- **The problem**
Edit all of the material below by replacing "Coordinate frame" with "Coordinate system", and leave everything else unchanged.

- **Information shown**

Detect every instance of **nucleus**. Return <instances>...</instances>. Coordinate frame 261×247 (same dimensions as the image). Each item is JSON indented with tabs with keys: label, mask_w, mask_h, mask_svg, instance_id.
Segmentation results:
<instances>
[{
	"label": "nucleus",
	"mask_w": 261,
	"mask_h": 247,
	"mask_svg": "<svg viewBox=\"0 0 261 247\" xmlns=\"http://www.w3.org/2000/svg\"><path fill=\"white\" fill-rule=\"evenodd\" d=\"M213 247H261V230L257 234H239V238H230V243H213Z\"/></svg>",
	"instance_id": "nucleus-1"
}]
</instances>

- **Solved exercise**
Detect every instance of **nucleus**. Return <instances>...</instances>. Coordinate system 261×247 (same dimensions as the image). Each item is JSON indented with tabs with keys: label, mask_w, mask_h, mask_svg, instance_id.
Segmentation results:
<instances>
[{
	"label": "nucleus",
	"mask_w": 261,
	"mask_h": 247,
	"mask_svg": "<svg viewBox=\"0 0 261 247\" xmlns=\"http://www.w3.org/2000/svg\"><path fill=\"white\" fill-rule=\"evenodd\" d=\"M213 247H261V230L257 234H239V238H230V243H213Z\"/></svg>",
	"instance_id": "nucleus-1"
}]
</instances>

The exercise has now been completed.